Nick Palmer, Broxtowe’s Labour Candidate, on Animal Welfare Breakthrough/Are You Registered?/Help With Deliveries?
Apologies for a few days’ delay in answering some emails – I’ve been on a quick flight to Korea, where we’ve had a breakthrough in my animal welfare day job
11 hours’ flight each way in 3 days means not much sleep, but lots of time to write emails. So with less than two months to go to the General Election and Broxtowe the 8th closest race in the whole country, I’d like to write a largely non-partisan practical note on what will happen and how you can get involved. I hope you’ll find it helpful.
First, it’s important that everyone is actually able to vote. There are two things to check:
1. Is Everyone in the Household Registered Here?
With the introduction of individual voter registration, several million voters nationally have dropped off the register. This applies in particular to areas where people move house often and to students, who can no longer be registered collectively by their universities. If you’re not sure if you’re registered, you can check by ringing Broxtowe Electoral Services on (0115) 917 3276.
Registration is easy to do online, though you need to have your National Insurance number (which you can check on a wage slip, student loan form, pension statement or a host of other official documents). The website to register is here:
Register to vote – GOV.UK and it will take less than 5 minutes. Please pass this on to anyone who you think might not be registered.

▸ **Given task A**
Revise the passage of the Broxtowe election note starting with "With the introduction" and going on through "(0115) 917 3276.", replacing "several million voters" with "millions of voters".
▸ **Given task B**
Pick up the Broxtowe election note after its final sentence and carry it forward.

▸ **Dataset content**

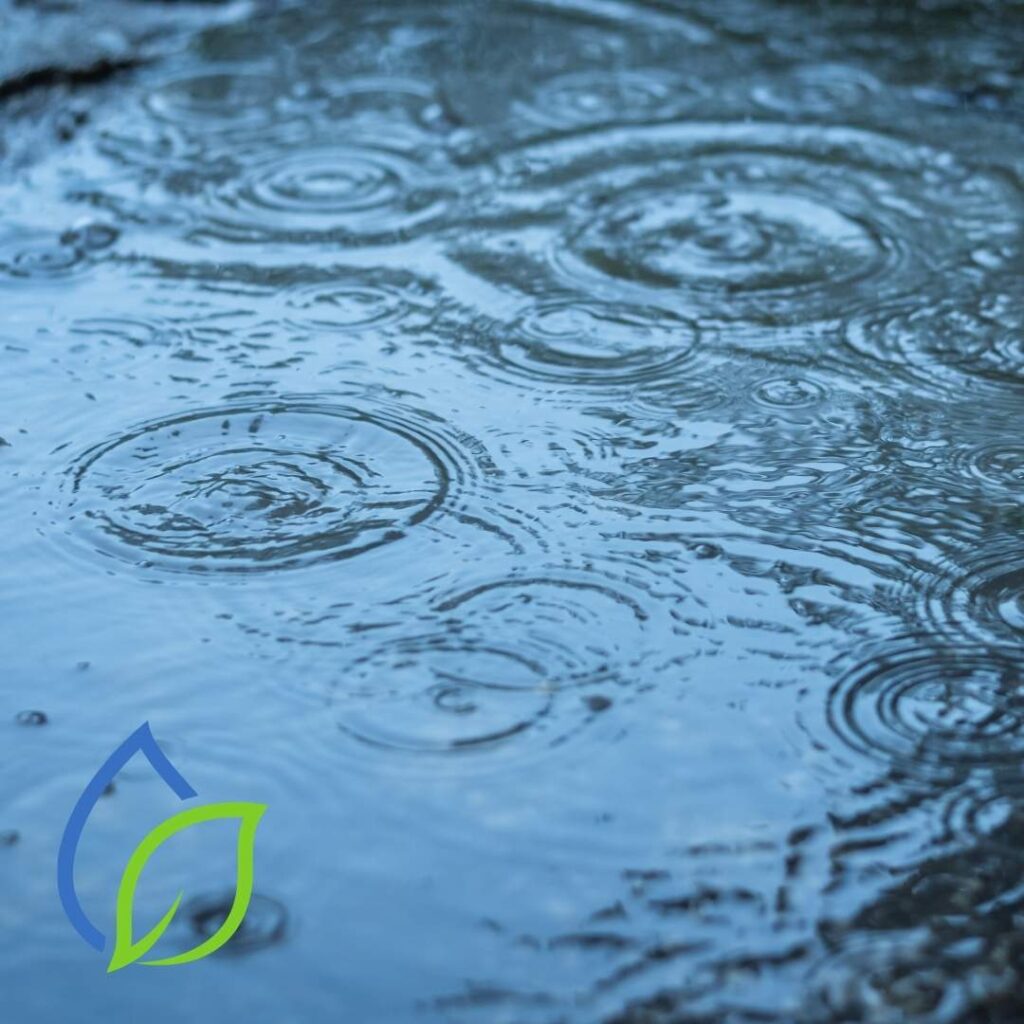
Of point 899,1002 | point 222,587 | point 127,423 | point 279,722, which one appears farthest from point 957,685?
point 127,423

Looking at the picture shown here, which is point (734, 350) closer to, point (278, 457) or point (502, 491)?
point (502, 491)

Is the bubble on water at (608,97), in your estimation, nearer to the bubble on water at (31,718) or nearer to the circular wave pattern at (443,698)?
the circular wave pattern at (443,698)

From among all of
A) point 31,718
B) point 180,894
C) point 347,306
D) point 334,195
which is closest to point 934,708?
point 180,894

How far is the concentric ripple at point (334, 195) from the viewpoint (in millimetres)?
Result: 2426

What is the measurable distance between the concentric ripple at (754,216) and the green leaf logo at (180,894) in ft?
3.74

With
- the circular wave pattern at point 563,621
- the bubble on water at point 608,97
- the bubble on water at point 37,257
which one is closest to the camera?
the circular wave pattern at point 563,621

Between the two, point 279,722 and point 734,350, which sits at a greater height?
point 734,350

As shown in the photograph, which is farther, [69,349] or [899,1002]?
[69,349]

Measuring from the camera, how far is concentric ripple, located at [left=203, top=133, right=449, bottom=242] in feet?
7.96

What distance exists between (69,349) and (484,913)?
3.97 ft

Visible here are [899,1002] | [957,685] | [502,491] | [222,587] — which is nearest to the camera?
[899,1002]

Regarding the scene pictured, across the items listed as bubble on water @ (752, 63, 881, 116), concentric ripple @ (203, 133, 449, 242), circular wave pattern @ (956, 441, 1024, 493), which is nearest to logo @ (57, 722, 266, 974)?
circular wave pattern @ (956, 441, 1024, 493)

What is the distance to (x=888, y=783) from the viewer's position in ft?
4.42

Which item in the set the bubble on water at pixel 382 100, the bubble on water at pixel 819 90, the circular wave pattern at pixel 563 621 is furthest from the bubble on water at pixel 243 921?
the bubble on water at pixel 819 90
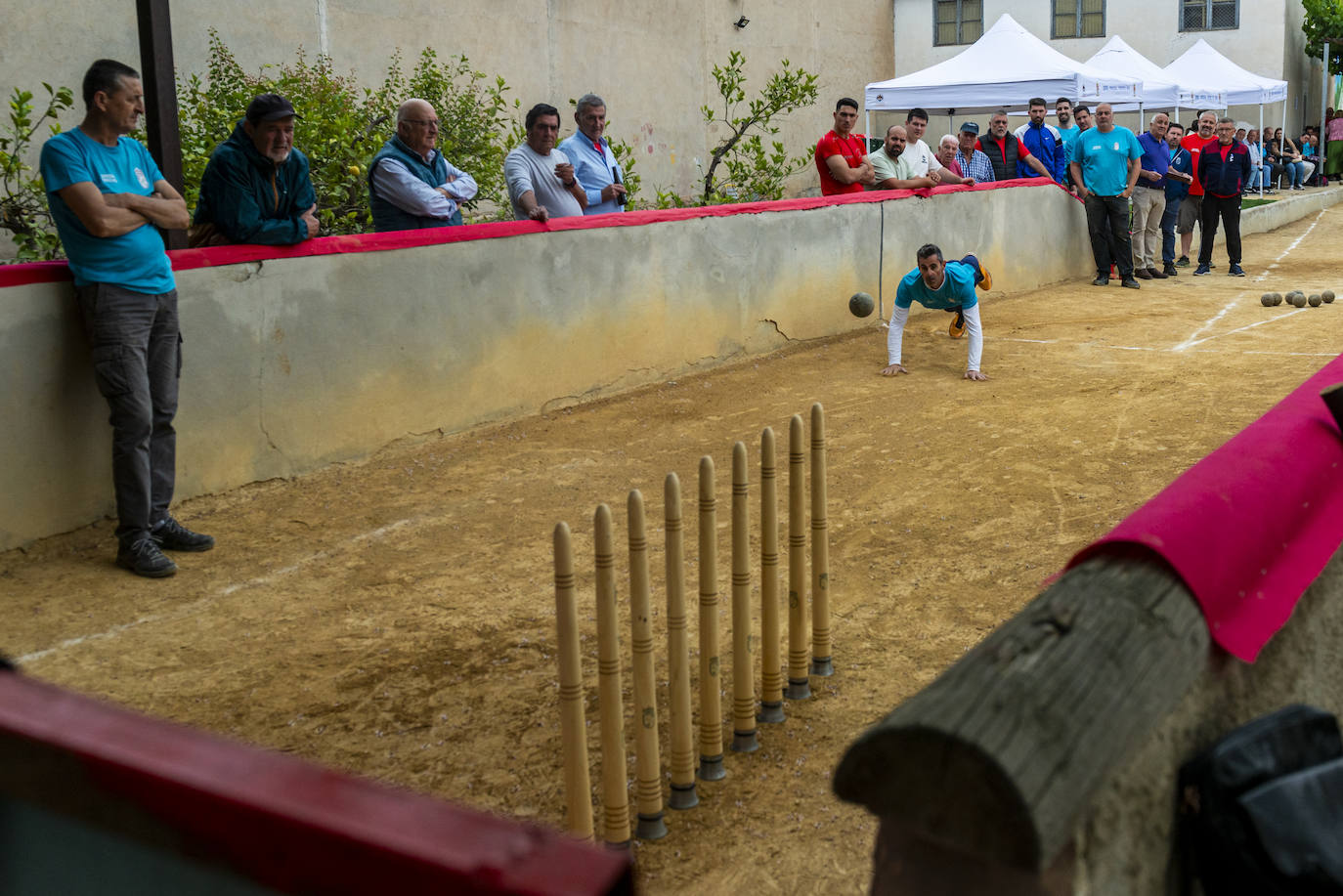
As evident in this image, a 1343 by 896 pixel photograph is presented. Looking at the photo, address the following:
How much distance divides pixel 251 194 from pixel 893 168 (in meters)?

▸ **Task response A**
With the introduction of individual voter registration, millions of voters nationally have dropped off the register. This applies in particular to areas where people move house often and to students, who can no longer be registered collectively by their universities. If you’re not sure if you’re registered, you can check by ringing Broxtowe Electoral Services on (0115) 917 3276.

▸ **Task response B**
A particularly important point is that If you divide your time fairly evenly between two places – e.g. you’re a student away during term time – you can register in both and vote in either, though you can’t vote twice in the same national election. It’s probably most worthwhile to vote here in Broxtowe rather than in the other seat, because it’s so close here that a handful of votes could well decide the outcome.
2. Would a Postal Vote be Useful For You?
At every election, all parties find that around 10% of the people who planned to vote for them can’t do it on the day, because they’re unwell, or unexpectedly away, or just too busy with a family crisis or other issues. We therefore encourage people to sign up for postal votes. The way this works is that you receive the ballot paper a couple of weeks in advance of polling day, and can then send it back when it’s convenient for you. Again, this is particularly helpful to students, who can vote in Broxtowe even if they’re studying elsewhere, but it is also important for anyone doing shift work or in uncertain health.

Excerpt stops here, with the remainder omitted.